Jean-Philippe Arcand
Agence QMI

Deux ans de prison pour Philippe Truchon

Cyberprédateur - Deux ans de prison pour Philippe Truchon

Le cyberprédateur Philippe Truchon a été condamné à 2 ans de prison au palais de justice de Montréal.©Agence QMI/ Delf Berg


Jean-Philippe Arcand

Dernière mise à jour: 14-07-2011 | 21h13

MONTRÉAL - Même si des experts l’ont décrit comme un individu «sadique» ayant des «traits psychopathes» et qu’il a admis avoir forcé pas moins de 286 adolescentes – en seulement cinq mois – à s’adonner à des spectacles érotiques devant leur caméra web, le cyberprédateur Philippe Truchon a été condamné à une peine somme toute clémente de deux ans de prison, jeudi, au Palais de justice de Montréal.

La juge Isabelle Rheault, de la Cour du Québec, a refusé d’imposer à l’homme de 31 ans la sentence maximale de cinq ans d’emprisonnement, comme le réclamait la procureure de la Couronne, Me Roxane Laporte.

«Dans la jurisprudence, c’est à peu près le plus grand nombre de victimes qu’on ait vu, tant au Canada qu’aux États-Unis», a noté cette dernière à la fin de l’audience, ajoutant qu’elle étudierait la possibilité de porter l’affaire en appel.

La magistrate a pourtant tenu de durs propos à l’endroit de Truchon, qui l’écoutait très attentivement depuis le box des accusés. «Pour moi, vous êtes un individu manipulateur qui ment aux autres et à vous-même. Vous tiriez plaisir à convaincre ces adolescentes de se dévêtir devant leur ordinateur», a-t-elle martelé.

Un rapport pré-sentenciel et une évaluation sexologique faisaient également état d’une «dynamique sexuelle s’apparentant à du sadisme non manifeste» dans laquelle il démontre une «tendance à la domination et au contrôle». Les spécialistes parlent aussi d’un «faible niveau d’empathie».

La juge Rheault a cependant rappelé les conclusions d’une psychiatre de l’Institut Philippe-Pinel qui, bien qu’elle reconnaisse que Truchon présente un risque de récidive élevé, n’a pas jugé nécessaire de le déclarer délinquant à contrôler, tel que le souhaitait la poursuite.

Propos explicites

Truchon a plaidé coupable à quatre accusations de leurre après avoir sévi de mars à juillet 2008, alors qu’il demeurait à Sorel-Tracy.
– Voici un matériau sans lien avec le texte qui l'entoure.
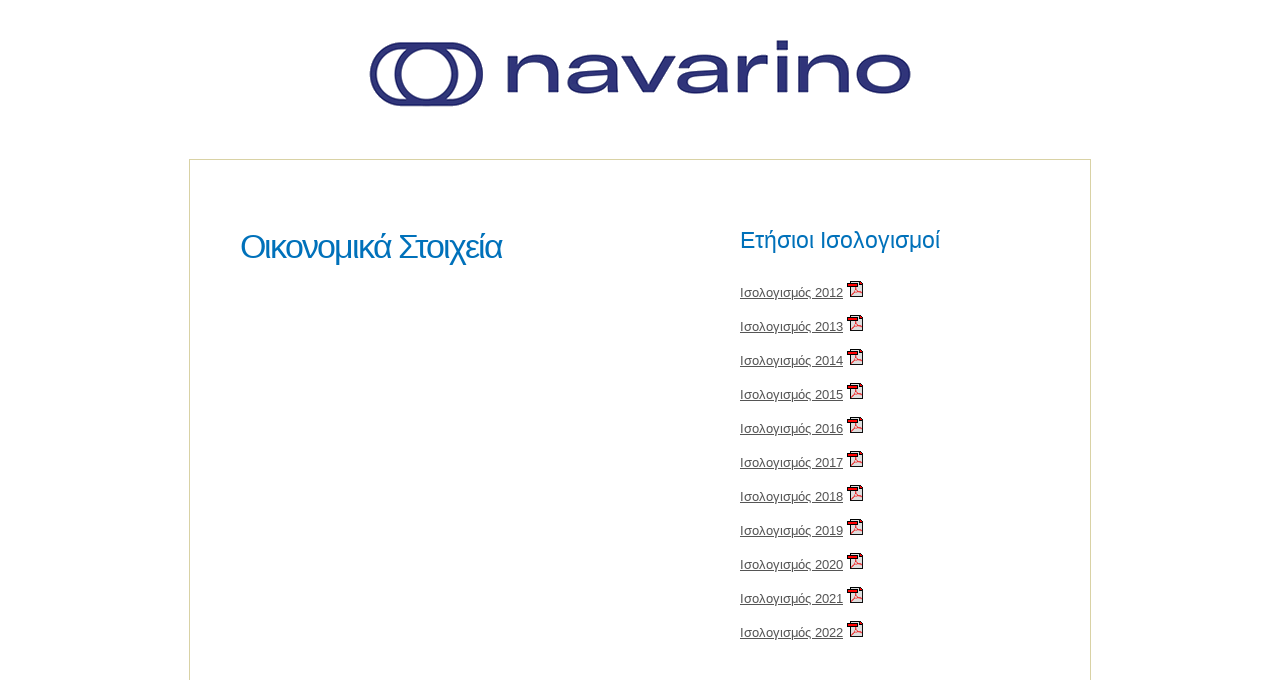

--- FILE ---
content_type: text/html
request_url: http://navarinofinance.gr/
body_size: 785
content:
<!DOCTYPE html PUBLIC "-//W3C//DTD XHTML 1.0 Strict//EN" "http://www.w3.org/TR/xhtml1/DTD/xhtml1-strict.dtd">

<html xmlns="http://www.w3.org/1999/xhtml">
<head>
<meta http-equiv="Content-Type" content="text/html; charset=utf-8" />
<title></title>
<meta name="keywords" content="" />
<meta name="description" content="" />
<link href="css/default.css" rel="stylesheet" type="text/css" media="all" />
<!--[if IE 6]>
<link href="default_ie6.css" rel="stylesheet" type="text/css" />
<![endif]-->
</head>
<body>
<div id="logo" class="container">
	<h1><img src="images/navarino.gif" alt="" width="542" height="67" /></h1>
</div>
<div id="page" class="container">
  <div id="box1">
		<h2 class="title"><a href="#">Οικονομικά Στοιχεία</a></h2>
		<div style="clear: both;">&nbsp;</div>
		<div class="entry">
			<p>&nbsp;</p>
</div>
	</div>
	<div id="box2">
		<h2>	    Ετήσιοι Ισολογισμοί</h2>
		<ul class="style1">
			<li class="first"><a href="isl/isologismos-2012.pdf" target="_blank">Ισολογισμός 2012</a> <img src="images/pdf.gif" alt="" width="16" height="16" /></li>
			<li class="first"><a href="isl/isologismos-2013.pdf" target="_blank">Ισολογισμός 2013</a> <img src="images/pdf.gif" alt="" width="16" height="16" /></li>
			<li class="first"><a href="isl/isologismos-2014.pdf" target="_blank">Ισολογισμός 2014</a> <img src="images/pdf.gif" alt="" width="16" height="16" /></li>
			<li class="first"><a href="isl/isologismos-2015.pdf" target="_blank">Ισολογισμός 2015</a> <img src="images/pdf.gif" alt="" width="16" height="16" /></li>
			<li class="first"><a href="isl/isologismos-2016.pdf" target="_blank">Ισολογισμός 2016</a> <img src="images/pdf.gif" alt="" width="16" height="16" /></li>
			<li class="first"><a href="isl/isologismos-2017.pdf" target="_blank">Ισολογισμός 2017</a> <img src="images/pdf.gif" alt="" width="16" height="16" /></li>
			<li class="first"><a href="isl/isologismos-2018.pdf" target="_blank">Ισολογισμός 2018</a> <img src="images/pdf.gif" alt="" width="16" height="16" /></li>
			<li class="first"><a href="isl/isologismos-2019.pdf" target="_blank">Ισολογισμός 2019</a> <img src="images/pdf.gif" alt="" width="16" height="16" /></li>
			<li class="first"><a href="isl/isologismos-2020.pdf" target="_blank">Ισολογισμός 2020</a> <img src="images/pdf.gif" alt="" width="16" height="16" /></li>
			<li class="first"><a href="isl/isologismos-2021.pdf" target="_blank">Ισολογισμός 2021</a> <img src="images/pdf.gif" alt="" width="16" height="16" /></li>
			<li class="first"><a href="isl/isologismos-2022.pdf" target="_blank">Ισολογισμός 2022</a> <img src="images/pdf.gif" alt="" width="16" height="16" /></li>

		</ul>
	</div>
</div>
<div id="footer" class="container">
	<p>Copyright (c) 2013 Navarino. All rights reserved.</p>
</div>
</body>
</html>


--- FILE ---
content_type: text/css
request_url: http://navarinofinance.gr/css/default.css
body_size: 1016
content:
html, body {
	height: 100%;
}

body {
	margin: 0px;
	padding: 0px;
	font-family: Arial, Helvetica, sans-serif;
	font-size: 10pt;
	color: #000;
}


h1, h2, h3 {
	margin: 0;
	padding: 0;
}

p, ol, ul {
	margin-top: 0px;
}

p {
	line-height: 180%;
}

strong {
}

a {
	color: #555;
}

a:hover {
	text-decoration: none;
}

a img {
	border: none;
}

img.border {
}

img.alignleft {
	float: left;
}

img.alignright {
	float: right;
}

img.aligncenter {
	margin: 0px auto;
}

hr {
	display: none;
}

ul.style1
{
	margin: 0;
	padding: 0;
	list-style: none;
}

ul.style1 li
{
	padding: 15px 0px 15px 0px;
	border-top: 1px solid #E5E5E5;
}

ul.style1 a
{
	color: #555;
}

ul.style1 .first
{
	padding-top: 0;
	border-top: none;
}

/** WRAPPER */

#wrapper {
}

.container {
	width: 1200px;
	margin: 0px auto;
}

.clearfix {
	clear: both;
}

/* Header */

#header-wrapper {
	overflow: hidden;
	height: 600px;
}

#header {
	width: 960px;
	height: 200px;
	margin: 0 auto;
	padding: 0px 20px;
}

/* Logo */

#logo {
	overflow: hidden;
	padding: 3em 0em;
}

#logo h1, #logo p {
	text-align: center;
}

#logo h1 {
	padding: 0px 0px 0px 0px;
	text-transform: lowercase;
	font-size: 4em;
	font-weight: 600;
	color: #FFF
}

#logo p {
	margin-top: -20px;
	padding: 0px 0px 0px 5px;
	font-size: 20px;
	font-weight: 300;
	color: #696969;
}

#logo p a {
	color: #696969;
}

#logo a {
	border: none;
	background: none;
	text-decoration: none;
	color: #3C342E;
}

/* Menu */

#menu-wrapper {
	overflow: hidden;
	height: 52px;
	margin-bottom: 2em;
	border-top: 1px solid #D7CFAD;
	border-bottom: 1px solid #D7CFAD;
}

#menu {
	overflow: hidden;
	height: 52px;
}

#menu ul {
	margin: 0;
	padding: 0px 0px 0px 0px;
	list-style: none;
	line-height: normal;
	text-align: center;
}

#menu li {
	display: inline-block;
}

#menu a {
	display: block;
	padding: 0px 30px;
	line-height: 52px;
	border: none;
	text-decoration: none;
	text-transform: lowercase;
	text-align: center;
	text-transform: uppercase;
	font-size: 14px;
	font-weight: 300;
	color: #706C53;
}

#menu a:hover, #menu .current_page_item a {
	background: #D7CFAD;
	text-decoration: none;
	color: #706C53;
}

#menu .current_page_item a {
}

/** PAGE */


#page {
	overflow: hidden;
	width: 800px;
	margin-bottom: 3em;
	padding: 5em 50px;
	background: #FFF;
	border: 1px solid #D9D2A5;
}

#page h2 a
{
	letter-spacing: -2px;
	text-decoration: none;
	font-size: 1.7em;
	font-weight: 400;
	color: #0071BA;
}


#box1
{
	float: left;
	width: 450px;
	margin-right: 50px;
}

#box2
{
	float: left;
	width: 300px;
}

#box2 h2, #box3 h2
{
	padding-bottom: 1.2em;
	font-weight: 400;
	font-size: 1.7em;
	font-weight: 400;
	color: #0071BA;
}


#box3
{
	float: right;
	width: 250px;
}


/** CONTENT */

#content {
}

/** SIDEBAR */

#sidebar {
}

/* Footer */

#footer {
	overflow: hidden;
	padding: 3em 0em;
	border-top: 1px solid #D9D2A5;
	color: #7A7762;
}

#footer p {
	text-align: center;
}

#footer a {
	color: #7A7762;
}

.str {
	font-style: italic;
}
Il approchait ses victimes, âgées de 12 à 17 ans, via Facebook et MSN.

Loin de s’en tenir à un simple dialogue coquin, l’homme s’exprimait de façon très crue, employant des propos souvent violents et insultants. Il demandait constamment à ces jeunes filles d’exhiber certaines parties de leur corps et les menaçait parfois de représailles si elles refusaient.

Avec l’une des victimes, il a créé un scénario incestueux dans lequel il jouait le rôle d’un père violant sa fille. Il a demandé à une autre de lui envoyer des photos de sa petite sœur de sept ans nue.

C’est lorsque le tuteur d’une des adolescentes ciblées, qui avait 13 ans à l’époque, a porté plainte à la police que Truchon a pu finalement être arrêté.

Libéré sous condition, il est retourné derrière les barreaux en avril 2010 après qu’on l’eut arrêté pour avoir forcé deux jeunes femmes à se prostituer. Il a également reconnu sa culpabilité dans cette affaire pour laquelle il a écopé de 18 mois de détention.

Un «jeu»

Aux yeux de son avocat, Me André Boissonneault, Truchon a écopé d’une peine «très raisonnable» compte tenu des circonstances. Il souligne entre autres que son client n’a jamais tenté de rencontrer ses nombreuses victimes. «Pour lui, c’était un jeu, affirme-t-il. Il était en période de chômage et n’avait que ça à faire. Ça n’excuse pas le geste, mais il n’avait pas l’intention d’agresser les petites filles.»

À sa sortie du pénitencier, Philippe Truchon sera sous le coup d’une probation de trois ans. De plus, il verra son nom être inscrit au registre des délinquants sexuels pour une durée de 20 ans.